• [Aim of the exercise]
Your reply must contain exactly the lines running from the one with "class: Reptilia" to the last line of the entries below, both included, and no other lines.

• [Data extracts]
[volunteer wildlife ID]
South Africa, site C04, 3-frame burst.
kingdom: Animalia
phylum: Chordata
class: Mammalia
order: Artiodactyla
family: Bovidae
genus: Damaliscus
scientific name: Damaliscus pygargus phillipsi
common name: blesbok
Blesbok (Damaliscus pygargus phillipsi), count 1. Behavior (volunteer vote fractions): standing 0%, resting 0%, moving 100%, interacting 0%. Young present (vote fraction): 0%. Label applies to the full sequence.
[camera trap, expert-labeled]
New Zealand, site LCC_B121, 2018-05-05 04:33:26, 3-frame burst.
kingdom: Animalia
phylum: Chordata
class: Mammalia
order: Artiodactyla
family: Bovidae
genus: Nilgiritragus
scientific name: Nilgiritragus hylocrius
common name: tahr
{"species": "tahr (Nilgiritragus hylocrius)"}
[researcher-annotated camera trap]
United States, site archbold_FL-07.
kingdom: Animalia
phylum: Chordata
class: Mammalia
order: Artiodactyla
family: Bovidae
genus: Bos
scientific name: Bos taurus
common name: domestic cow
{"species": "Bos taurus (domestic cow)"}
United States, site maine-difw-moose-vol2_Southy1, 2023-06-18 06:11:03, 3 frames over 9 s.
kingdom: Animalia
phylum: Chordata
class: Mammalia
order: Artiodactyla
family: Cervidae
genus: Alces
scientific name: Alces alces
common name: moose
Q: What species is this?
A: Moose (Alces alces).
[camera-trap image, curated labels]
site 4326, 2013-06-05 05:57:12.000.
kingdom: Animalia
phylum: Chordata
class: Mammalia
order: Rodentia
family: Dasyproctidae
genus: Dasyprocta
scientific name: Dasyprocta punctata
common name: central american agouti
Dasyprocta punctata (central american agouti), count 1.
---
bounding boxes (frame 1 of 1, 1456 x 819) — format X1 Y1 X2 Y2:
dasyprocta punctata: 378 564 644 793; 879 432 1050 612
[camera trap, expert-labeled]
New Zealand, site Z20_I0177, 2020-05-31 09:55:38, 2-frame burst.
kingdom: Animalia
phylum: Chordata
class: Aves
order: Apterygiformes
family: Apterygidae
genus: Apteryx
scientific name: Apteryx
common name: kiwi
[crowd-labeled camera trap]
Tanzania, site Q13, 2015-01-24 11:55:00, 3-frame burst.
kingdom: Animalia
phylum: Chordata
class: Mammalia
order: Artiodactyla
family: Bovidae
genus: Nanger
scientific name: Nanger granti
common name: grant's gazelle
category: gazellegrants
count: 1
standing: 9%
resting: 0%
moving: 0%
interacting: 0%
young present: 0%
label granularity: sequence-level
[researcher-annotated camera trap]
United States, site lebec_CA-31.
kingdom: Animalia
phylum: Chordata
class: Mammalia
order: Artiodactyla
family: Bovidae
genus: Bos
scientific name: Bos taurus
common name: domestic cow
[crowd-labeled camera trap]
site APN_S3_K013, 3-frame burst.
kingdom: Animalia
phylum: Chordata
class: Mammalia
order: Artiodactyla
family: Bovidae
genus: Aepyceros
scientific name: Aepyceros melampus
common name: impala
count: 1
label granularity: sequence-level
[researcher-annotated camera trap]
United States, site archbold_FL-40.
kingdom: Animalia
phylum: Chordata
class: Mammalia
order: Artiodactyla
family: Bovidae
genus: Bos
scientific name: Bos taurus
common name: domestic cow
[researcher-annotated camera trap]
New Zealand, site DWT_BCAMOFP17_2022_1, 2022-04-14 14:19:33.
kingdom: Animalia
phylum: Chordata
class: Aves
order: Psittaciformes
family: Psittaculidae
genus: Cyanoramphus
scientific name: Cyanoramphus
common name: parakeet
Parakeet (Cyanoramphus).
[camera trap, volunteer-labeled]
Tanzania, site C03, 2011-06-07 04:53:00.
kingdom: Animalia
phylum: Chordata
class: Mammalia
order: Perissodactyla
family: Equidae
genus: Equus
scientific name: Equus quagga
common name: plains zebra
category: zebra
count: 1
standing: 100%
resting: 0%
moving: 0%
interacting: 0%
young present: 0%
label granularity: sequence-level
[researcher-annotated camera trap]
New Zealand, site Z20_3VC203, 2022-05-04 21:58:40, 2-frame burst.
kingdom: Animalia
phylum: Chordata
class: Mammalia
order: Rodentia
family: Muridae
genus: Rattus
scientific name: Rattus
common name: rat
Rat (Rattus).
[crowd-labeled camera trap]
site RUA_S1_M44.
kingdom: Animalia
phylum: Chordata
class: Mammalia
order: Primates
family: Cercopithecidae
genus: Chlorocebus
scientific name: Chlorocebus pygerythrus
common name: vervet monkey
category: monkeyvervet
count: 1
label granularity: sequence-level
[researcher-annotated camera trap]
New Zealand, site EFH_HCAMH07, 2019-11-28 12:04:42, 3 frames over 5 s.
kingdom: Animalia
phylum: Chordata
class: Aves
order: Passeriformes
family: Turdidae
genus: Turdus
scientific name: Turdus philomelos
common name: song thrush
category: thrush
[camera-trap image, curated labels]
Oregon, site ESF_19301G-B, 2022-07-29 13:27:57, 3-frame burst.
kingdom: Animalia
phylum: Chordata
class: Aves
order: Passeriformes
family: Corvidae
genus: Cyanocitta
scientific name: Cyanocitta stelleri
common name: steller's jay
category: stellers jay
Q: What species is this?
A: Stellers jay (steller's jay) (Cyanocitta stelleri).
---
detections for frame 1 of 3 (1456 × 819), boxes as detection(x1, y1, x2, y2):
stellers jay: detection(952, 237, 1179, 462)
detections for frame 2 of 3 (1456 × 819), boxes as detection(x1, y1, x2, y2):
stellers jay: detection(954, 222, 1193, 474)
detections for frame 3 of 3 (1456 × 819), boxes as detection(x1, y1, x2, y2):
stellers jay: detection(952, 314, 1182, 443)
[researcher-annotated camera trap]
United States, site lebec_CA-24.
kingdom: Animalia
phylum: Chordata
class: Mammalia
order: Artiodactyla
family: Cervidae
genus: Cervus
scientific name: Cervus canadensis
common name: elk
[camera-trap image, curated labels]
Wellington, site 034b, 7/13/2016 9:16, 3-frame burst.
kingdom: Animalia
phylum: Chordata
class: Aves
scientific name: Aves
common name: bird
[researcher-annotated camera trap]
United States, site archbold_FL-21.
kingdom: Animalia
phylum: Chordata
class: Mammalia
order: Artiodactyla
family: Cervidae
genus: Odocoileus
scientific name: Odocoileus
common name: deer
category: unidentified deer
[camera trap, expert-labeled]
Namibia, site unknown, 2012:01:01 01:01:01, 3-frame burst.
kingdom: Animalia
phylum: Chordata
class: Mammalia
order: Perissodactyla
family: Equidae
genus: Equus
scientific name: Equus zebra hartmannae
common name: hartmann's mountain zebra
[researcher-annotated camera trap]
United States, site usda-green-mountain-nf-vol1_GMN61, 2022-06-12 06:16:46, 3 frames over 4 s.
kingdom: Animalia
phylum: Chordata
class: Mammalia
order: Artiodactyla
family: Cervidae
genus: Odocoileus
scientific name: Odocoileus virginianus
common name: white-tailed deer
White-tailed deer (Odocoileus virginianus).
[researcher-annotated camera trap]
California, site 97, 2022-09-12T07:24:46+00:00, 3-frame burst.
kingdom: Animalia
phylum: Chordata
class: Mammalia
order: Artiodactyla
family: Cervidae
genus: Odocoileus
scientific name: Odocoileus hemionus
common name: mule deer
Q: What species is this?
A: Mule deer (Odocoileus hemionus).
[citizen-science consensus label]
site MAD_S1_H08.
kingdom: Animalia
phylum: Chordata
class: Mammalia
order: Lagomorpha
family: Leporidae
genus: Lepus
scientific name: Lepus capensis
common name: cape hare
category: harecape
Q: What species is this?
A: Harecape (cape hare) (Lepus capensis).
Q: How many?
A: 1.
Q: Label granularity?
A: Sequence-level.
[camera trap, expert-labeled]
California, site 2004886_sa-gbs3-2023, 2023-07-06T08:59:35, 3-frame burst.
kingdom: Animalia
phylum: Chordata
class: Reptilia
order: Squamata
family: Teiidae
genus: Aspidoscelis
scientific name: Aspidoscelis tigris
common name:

• [Completed exercise]
class: Reptilia
order: Squamata
family: Teiidae
genus: Aspidoscelis
scientific name: Aspidoscelis tigris
common name:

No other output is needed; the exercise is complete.